E o porto deve ficar ainda menor perto da cidade. Quando a Folha questionou a empresa como atrairia 3 milhões de pessoas para a região, o CEO Jianing Chen pediu que a reportagem “amplie sua visão de mundo”.
Com desenvolvimento de indústria de alta tecnologia, diz, com direito a “pesquisa em fusão nuclear” e “desenvolvimento da indústria aeroespacial”, o “objetivo é que a nova cidade possa acomodar 35 milhões de pessoas” e “crie direta e indiretamente 20 milhões de empregos”.
Questionado de onde a empresa tiraria R$ 9 trilhões, Chen afirmou que, “quando o projeto começar, vocês vão ver quais consórcios de investidores estão envolvidos”, antes de emendar com um provérbio: “Grilos de verão não podem falar sobre o gelo, e sapos de poço não podem falar sobre o mar.”
E quantos funcionários trabalham na Brasil CRT hoje? “Venha ver quantos trabalhadores estarão em nosso canteiro de obras no próximo ano. Certamente isso irá satisfazê-lo”, foi a resposta dos chineses.
Que experiência em construção a empresa tem? “Os consórcios estão envolvidos em milhares de grandes projetos de construção internacionais.
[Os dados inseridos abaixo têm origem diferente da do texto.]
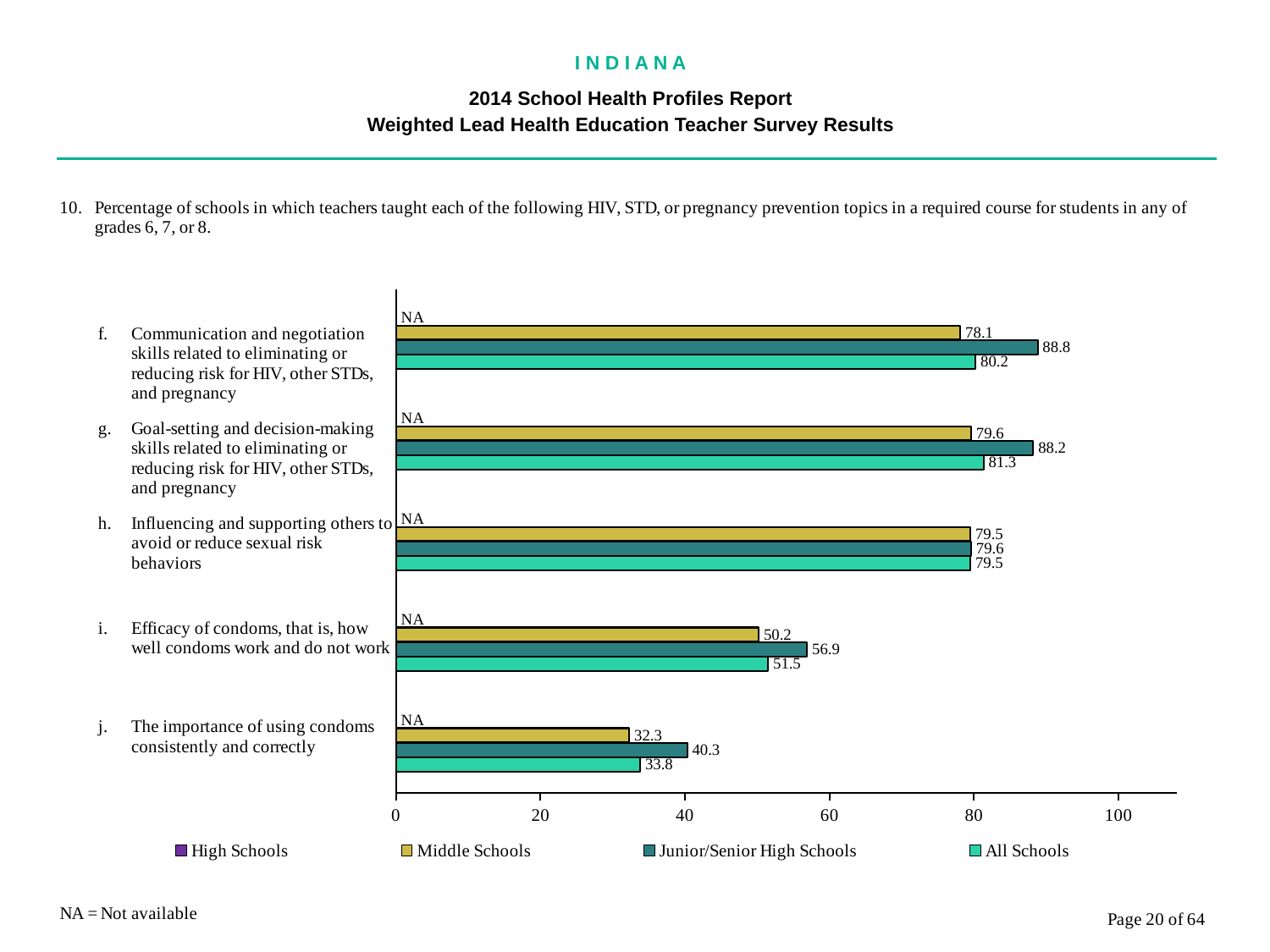
Which topic has the lowest All Schools value? The importance of using condoms consistently and correctly How many series does the legend list? 4 What is the difference between the Junior/Senior High Schools and Middle Schools values for 'The importance of using condoms consistently and correctly'? 8 What kind of chart is shown on the slide? Bar chart What is the All Schools value for 'The importance of using condoms consistently and correctly'? 33.8 What value is shown for High Schools for every topic on the chart? NA What is the Junior/Senior High Schools value for 'Efficacy of condoms, that is, how well condoms work and do not work'? 56.9 How many topics (categories) are shown on the chart? 5 What is the Junior/Senior High Schools value for 'Goal-setting and decision-making skills related to eliminating or reducing risk for HIV, other STDs, and pregnancy'? 88.2 For 'Efficacy of condoms, that is, how well condoms work and do not work', which is larger: the Middle Schools value or the Junior/Senior High Schools value? Junior/Senior High Schools Which topic has the highest Junior/Senior High Schools value? Communication and negotiation skills related to eliminating or reducing risk for HIV, other STDs, and pregnancy What is the Middle Schools value for 'Communication and negotiation skills related to eliminating or reducing risk for HIV, other STDs, and pregnancy'? 78.1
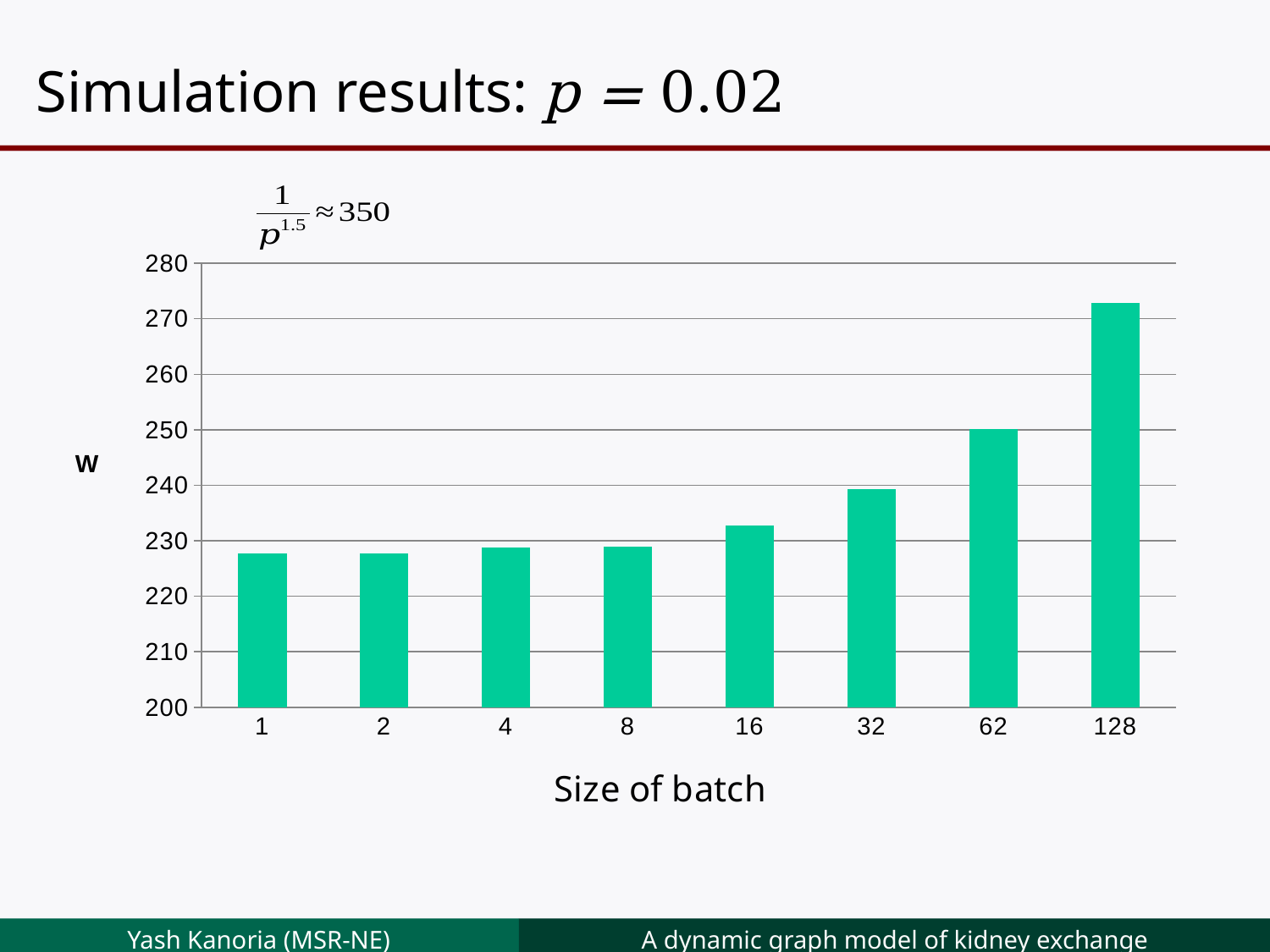
Which has a larger value of w: batch size 8 or batch size 128? 128 Which size of batch has the highest value of w? 128 Is the value of w for batch size 1 greater or less than 240? less Is the value of w for batch size 128 greater or less than 260? greater Do the values of w rise or fall as the size of batch increases along the x axis? rise What is the title of the x axis? Size of batch Which has a larger value of w: batch size 62 or batch size 32? 62 What kind of chart is shown on the slide? bar chart Is the value of w for batch size 16 greater or less than 240? less What label is shown on the y axis? w How many batch sizes are plotted on the x axis? 8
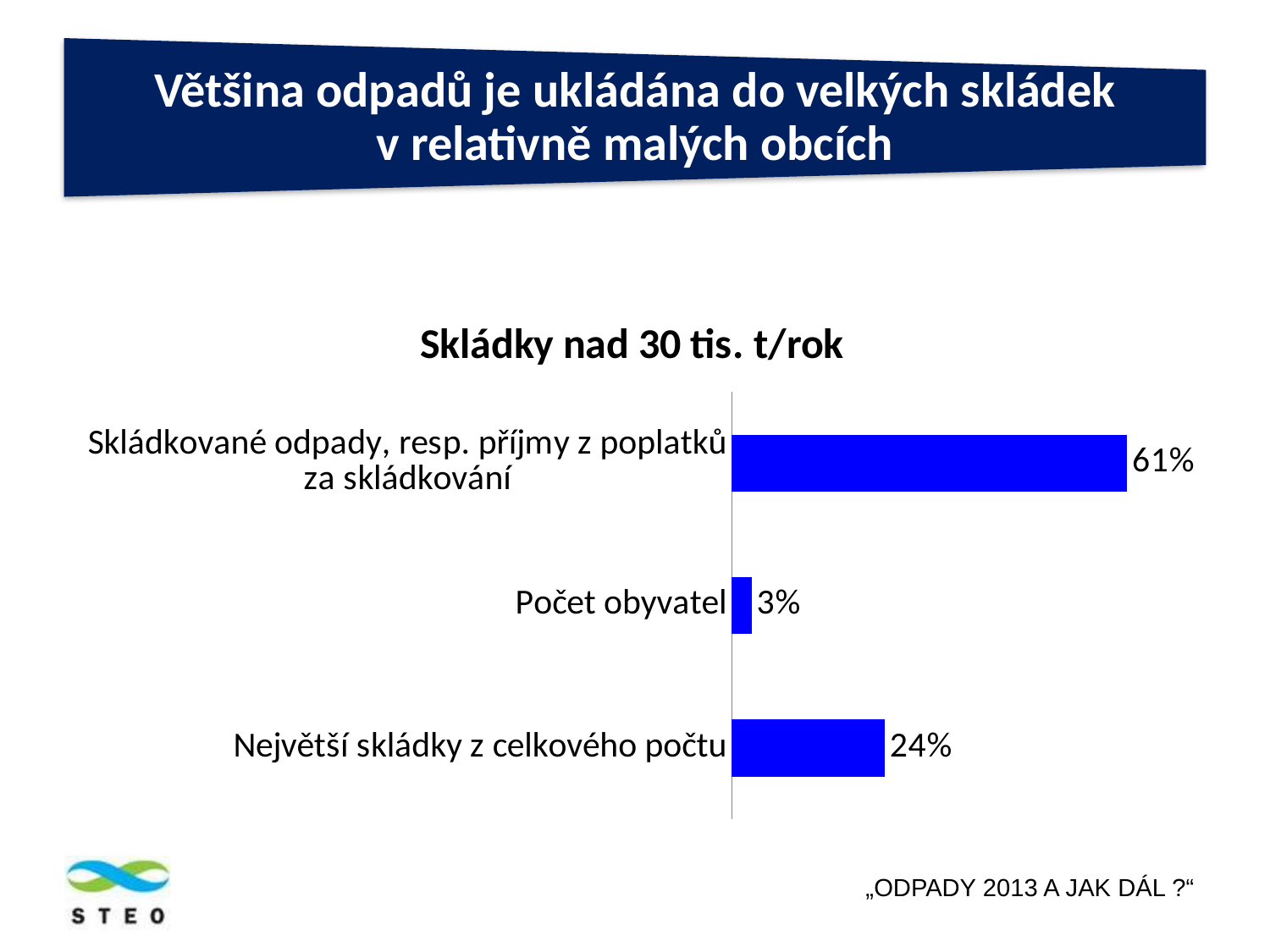
Which is larger: the value for "Počet obyvatel" or the value for "Největší skládky z celkového počtu"? Největší skládky z celkového počtu What is the difference between the value for "Skládkované odpady, resp. příjmy z poplatků za skládkování" and the value for "Největší skládky z celkového počtu"? 37% How many categories are shown in the chart? 3 What is the value for "Počet obyvatel"? 3% What is the value for "Skládkované odpady, resp. příjmy z poplatků za skládkování"? 61% What is the difference between the value for "Největší skládky z celkového počtu" and the value for "Počet obyvatel"? 21% What is the value for "Největší skládky z celkového počtu"? 24% Which category has the highest value? Skládkované odpady, resp. příjmy z poplatků za skládkování What is the title of the chart? Skládky nad 30 tis. t/rok What kind of chart is shown on the slide? Bar chart Which category has the lowest value? Počet obyvatel What colour are the bars in the chart? Blue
Quando você olha para baixo de um voo internacional, muitos dos grandes edifícios podem ter a presença do consórcio.”
Mas, com todo o rebuliço, o grandioso projeto dos Chen para a Paraíba ficou ameaçado.
Diante das suspeitas, os supostos investidores internacionais notificaram a Brasil CRT, diz Chen, para cancelar o empreendimento. “Iremos realizar outro projeto de investimento maior em outro estado do Brasil”, disse ele à reportagem.